🤖 AI Summary
To address severe global model bias in federated learning (FL) under non-IID and long-tailed data distributions, this paper proposes FedSM, a client-centric framework. Methodologically, FedSM leverages a pre-trained vision-language model to quantify semantic relatedness among classes, guiding semantic alignment between local features and global prototypes to generate class-consistent pseudo-features; introduces a probabilistic class selection strategy to enhance pseudo-sample diversity; and incorporates lightweight local classifier retraining. The approach effectively mitigates domain shift and long-tail bias. Empirically, FedSM achieves state-of-the-art accuracy across multiple long-tailed FL benchmarks while maintaining low communication overhead, high computational efficiency, and strong robustness to data heterogeneity and label imbalance.
📝 Abstract
Federated Learning (FL) enables collaborative model training across decentralized clients without sharing private data.
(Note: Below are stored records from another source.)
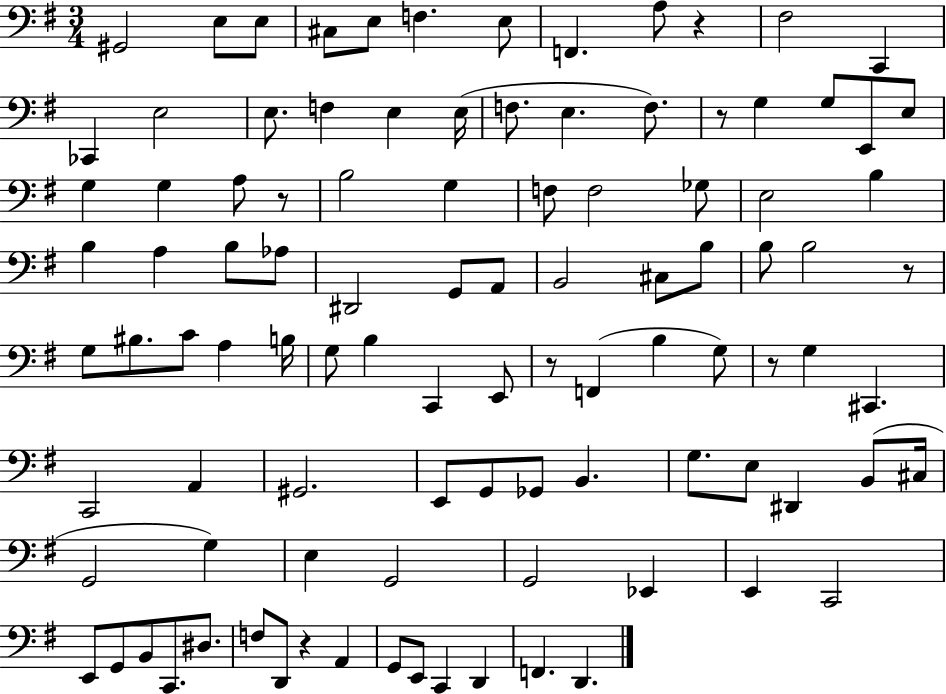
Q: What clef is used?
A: bass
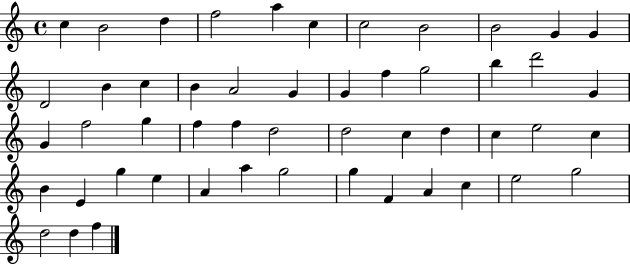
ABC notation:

X:1
T:Untitled
M:4/4
L:1/4
K:C
c B2 d f2 a c c2 B2 B2 G G D2 B c B A2 G G f g2 b d'2 G G f2 g f f d2 d2 c d c e2 c B E g e A a g2 g F A c e2 g2 d2 d f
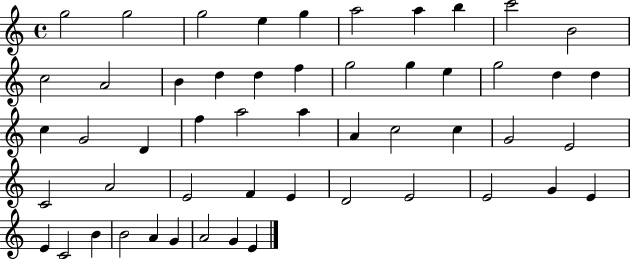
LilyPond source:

{
  \clef treble
  \time 4/4
  \defaultTimeSignature
  \key c \major
  g''2 g''2 | g''2 e''4 g''4 | a''2 a''4 b''4 | c'''2 b'2 | \break c''2 a'2 | b'4 d''4 d''4 f''4 | g''2 g''4 e''4 | g''2 d''4 d''4 | \break c''4 g'2 d'4 | f''4 a''2 a''4 | a'4 c''2 c''4 | g'2 e'2 | \break c'2 a'2 | e'2 f'4 e'4 | d'2 e'2 | e'2 g'4 e'4 | \break e'4 c'2 b'4 | b'2 a'4 g'4 | a'2 g'4 e'4 | \bar "|."
}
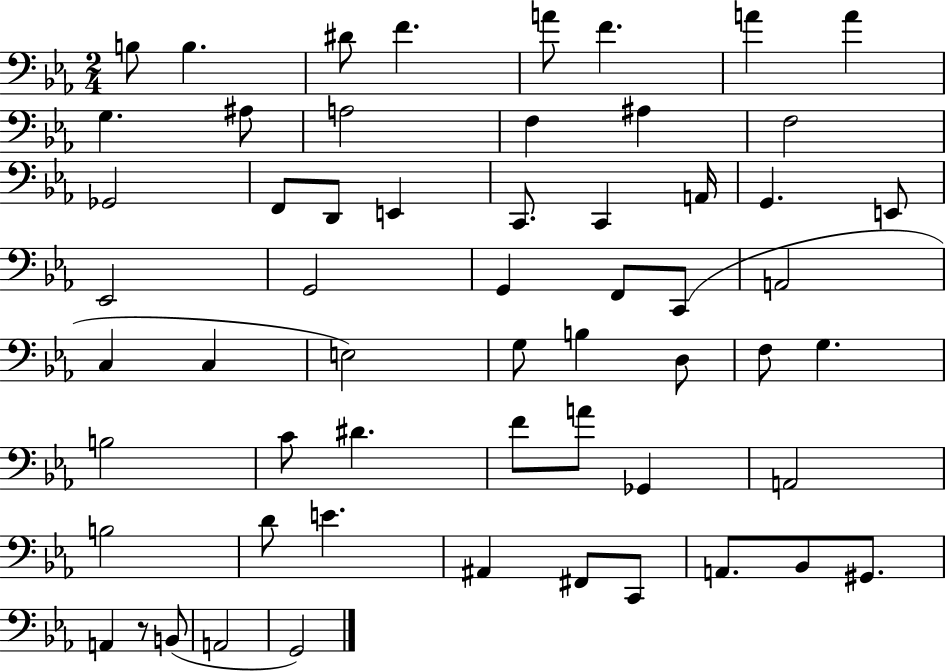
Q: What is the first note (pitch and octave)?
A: B3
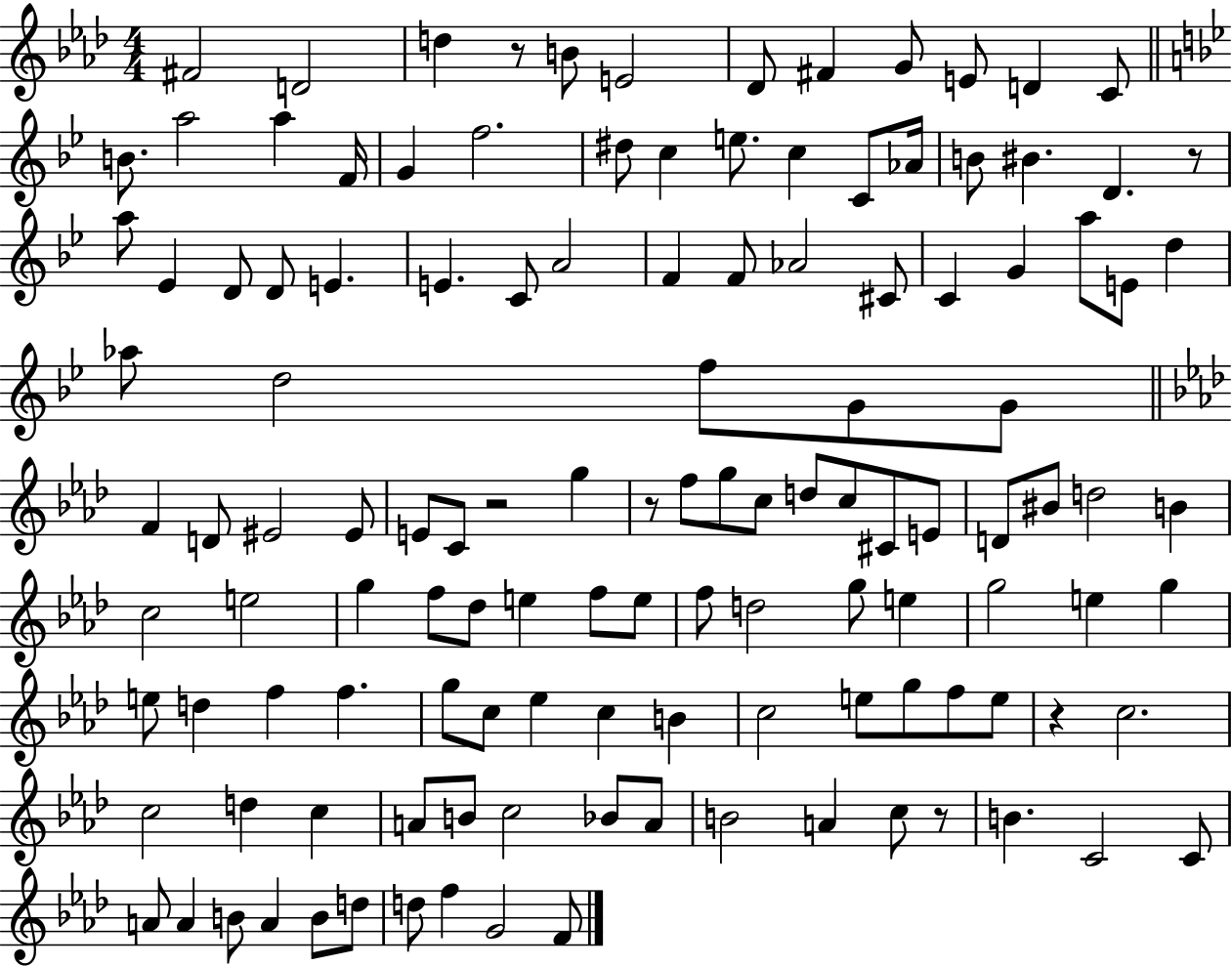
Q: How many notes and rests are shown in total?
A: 126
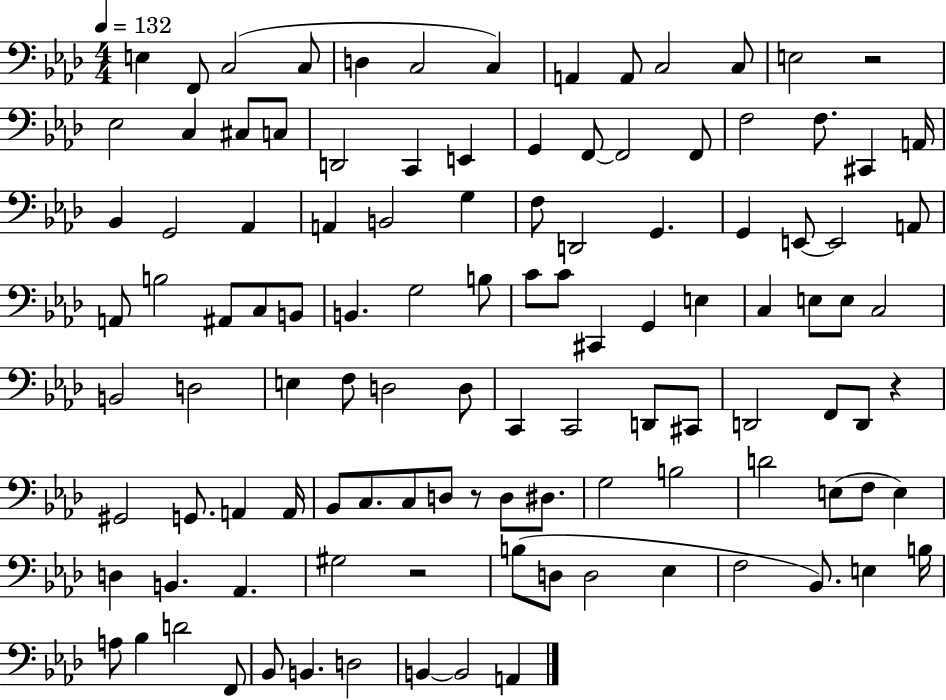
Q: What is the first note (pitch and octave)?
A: E3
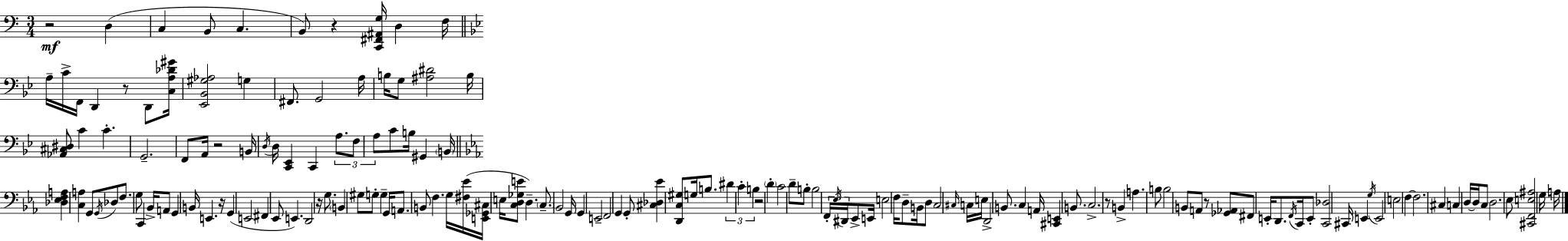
{
  \clef bass
  \numericTimeSignature
  \time 3/4
  \key a \minor
  r2\mf d4( | c4 b,8 c4. | b,8) r4 <c, fis, ais, g>16 d4 f16 | \bar "||" \break \key bes \major a16-- c'16-> f,16 d,4 r8 d,8 <c a des' gis'>16 | <ees, bes, gis aes>2 g4 | fis,8. g,2 a16 | b16 g8 <ais dis'>2 b16 | \break <aes, cis dis>8 c'4 c'4.-. | g,2.-- | f,8 a,16 r2 b,16 | \acciaccatura { d16 } d16 <c, ees,>4 c,4 \tuplet 3/2 { a8. | \break f8 a8 } c'8 b16 gis,4 | \parenthesize b,16 \bar "||" \break \key ees \major <des ees f a>4 <c a>4 g,8 \acciaccatura { g,16 } des8 | f8. g8 c,4 bes,16-> a,8 | g,4 b,16 e,4. | r16 g,4( e,2 | \break fis,4 ees,8 e,4.) | d,2 r16 g8. | \parenthesize b,4 gis8 g8-. g4-- | g,16 a,8. b,8 f4. | \break g16 <fis ees'>16( <e, ges, cis>16 e16 <c d ges e'>8 d4.--) | \parenthesize c8.-- bes,2 | g,16 g,4 e,2-- | f,2 g,4 | \break g,8-. <cis des ees'>4 <d, c gis>8 g16 b8. | \tuplet 3/2 { dis'4 c'4-. b4 } | r2 \parenthesize d'4-. | c'2 d'8-- b8-. | \break b2 \tuplet 3/2 { f,16-. \acciaccatura { ees16 } dis,16 } | ees,8-> e,16 e2 f16 | d8-- b,16 d8 c2 | \grace { cis16 } c16 e16 d,2-> | \break b,8. c4 a,16 <cis, e,>4 | b,8. c2.-> | r8 b,4-> a4. | b8 b2 | \break b,8 a,8 r8 <ges, aes,>8 fis,8 e,16-. | d,8. \acciaccatura { f,16 } c,16 e,8-. <c, des>2 | cis,16 e,4 \acciaccatura { g16 } e,2 | e2 | \break f4~~ f2. | cis4 c4 | d16~~ d16 c8 d2. | ees8 <cis, f, e ais>2 | \break g16 a16 \bar "|."
}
However, FL suffers from biased global models due to non-IID and long-tail data distributions. We propose extbf{FedSM}, a novel client-centric framework that mitigates this bias through semantics-guided feature mixup and lightweight classifier retraining. FedSM uses a pretrained image-text-aligned model to compute category-level semantic relevance, guiding the category selection of local features to mix-up with global prototypes to generate class-consistent pseudo-features. These features correct classifier bias, especially when data are heavily skewed. To address the concern of potential domain shift between the pretrained model and the data, we propose probabilistic category selection, enhancing feature diversity to effectively mitigate biases. All computations are performed locally, requiring minimal server overhead. Extensive experiments on long-tail datasets with various imbalanced levels demonstrate that FedSM consistently outperforms state-of-the-art methods in accuracy, with high robustness to domain shift and computational efficiency.